Life can be long. Life can be short. Sötis got two months. Two months of play, fun and explorations of a world that was so new and so big to him. Is that not so painfully unfairly short?
Today we went with him to the vet. The verdict was a broken leg and spinal injury (possibly broken). Nothing to do but put him to sleep. Our sweet, sweet Sötis didn't even survive the summer.
We have no idea what happened. When my sis saw him he was fine, sleeping on her bed. Perhpas no more than an hour later I saw him and noticed a limp. It looked like a harmless limp at first, but the leg started to swell and suddenly he collapsed. He could no longer walk, but tried his best to move around using his front paws. My heart sank. At that moment I knew he was dying. Whenever a cat or dog lose the ability to use the hind legs for one reason or another it has always meant that. The last hours. Sometimes because they die themselves or because the only mercyful thing to do is to take that horrible decision. This happened late at night and it felt like nothing could be done until the morning. So we gave him a last night in bed. I fell as sleep asking every power in the universe for "miracle or mercy" -- a miracle recovery or at the very least a painless merciful death.
Woke up early, worried about what Sötis would be like. Very ill? Dead? He was stable. Not happy, but not lethargic or depressed or even in real pain. I gave him water and food and he was sweet as usual. Had an apetite, but he was also suffering from the injury. But seeing how his state hadn't turned to the worse, my hope lit up again. Maybe it was just fatigue that kept his hind legs from working, the swelling pressing on a nerve or something. Maybe he was just tired. Maybe it was just a broken bone that, though painful, is easy to fix. It's 2012. Surely medicine, even vet medicine, can do everything. He had apetite. That's good. The worst sign is a cat without apetite. A cat can starve itself to death if feeling ill or in severe pain. He ate, that's good. Isn't it? Right? Hope gone to hope lit -- to hope so utterly gone again when the vet said those words, gave a verdict that showed no other option but the one every pet owner dread to hear.
He didn't like the car ride -- I hate that part, torturing on the way to the vet. In this can torturing a cat at the very end of his life.

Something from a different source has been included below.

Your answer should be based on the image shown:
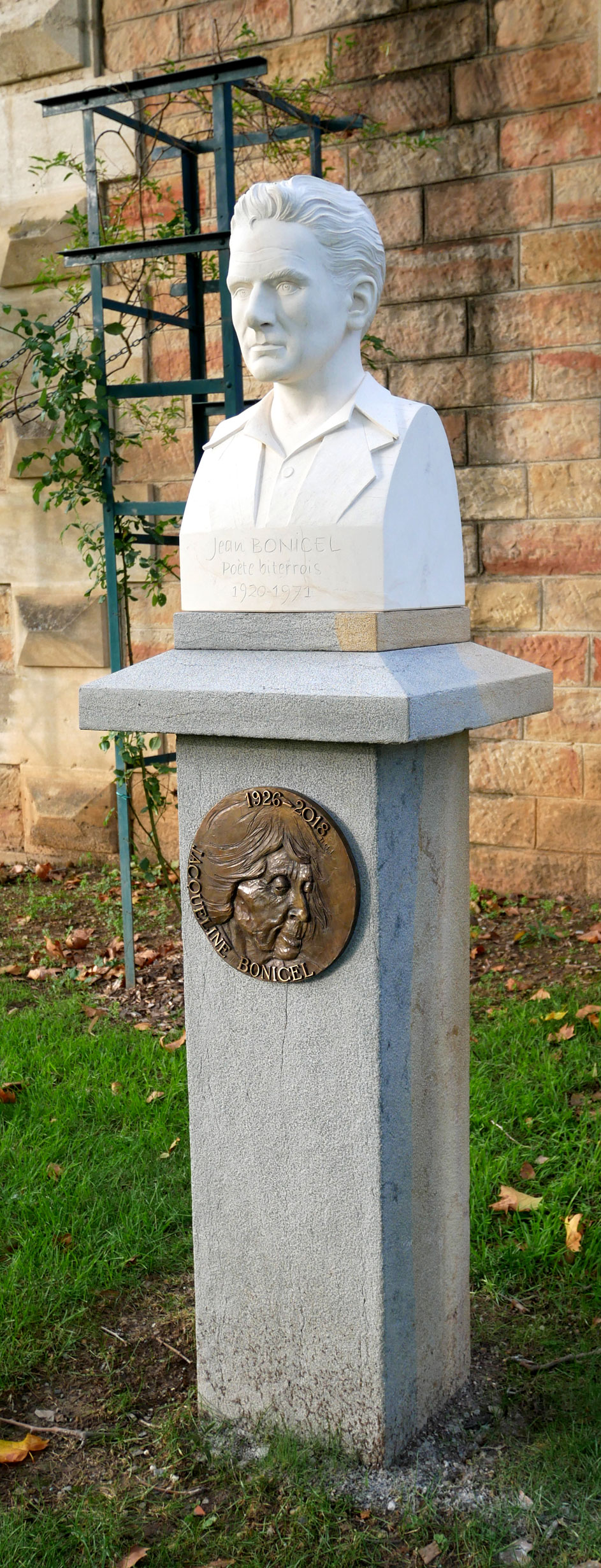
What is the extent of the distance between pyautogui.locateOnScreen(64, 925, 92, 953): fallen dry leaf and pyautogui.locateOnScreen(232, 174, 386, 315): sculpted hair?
11.3 feet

I held his paw while he died. He fell asleep forever and now there will be an eternity without him. Two months he lived. He will be did forever. He will never play with his brother. He will never sleep on my lap. He will never grow up to be a beautiful big cat. He will never chase a butterfly or stalk a bird. Death ends it all so abruptly. A short, short time of life. An eternity of death, of non-existense.
|Last photos of Sötis.|
Two things makes me feel sorry for myself and find his death especially cruel:
-- To be honest I wasn't happy when the kittens were born. We have so many already and it was an accident that there came more this year. We weren't going to keep them and in order to not get attached we didn't give them names. Sötis died without even a real name. Sötis just means Sweety, a term of endearment. But for different reasons we did keep them. And we did get attached to them. But the fact remains: during his first weeks I looked at him and wondered why he had to be born because he wasn't wanted. Cute, but not wanted in this home. Cute, but not looking very special like his long-haired brother or white-and-black cousin that were part of the 2012 litter. Nothing that would make me fight the rest of the family to keep him. Cruel fate has now taken him from me. I miss him so much.
-- We don't know if both injuries came at once or if his attempt to hop on three legs aggrevated the spinal injury. Perhaps if we could've rushed him to the vet at once when it happened (whenever it happened) he wouldn't have been paralysed and the injury treatable. What if we had rushed him in, ignoring the fact it was already night, pounded on the vet's door demanding she's see us right away, instead of losing hope. What if we would've seen the accident and been able to fixate the spine to avoid further damage toit at the earliest possible stage. What if we could've prevented the accident. What if...
|On the right, Snuttis with mommy Mimi. On the right Ullegull behind Sötis.|
Two months also mean not an awful lot of photos. Two months mean he will be remembered as a sweet kitten, but without even knowing his full potential. Two months mean he died defenseless, with no one of the cats or humans he leaned against for help being able to safely carry him back to life. Two months are just too short. Life was just about to begin, he was just about to really discover the world he was born into. He was so innocent.
I've agreed to this sentiment before: "I don't know if heaven exists, but kitty heaven does. It must exist." Sötis deserves a kitty heaven. A paradise full of mice and milk and butterflies -- and lots of other kittens to play with.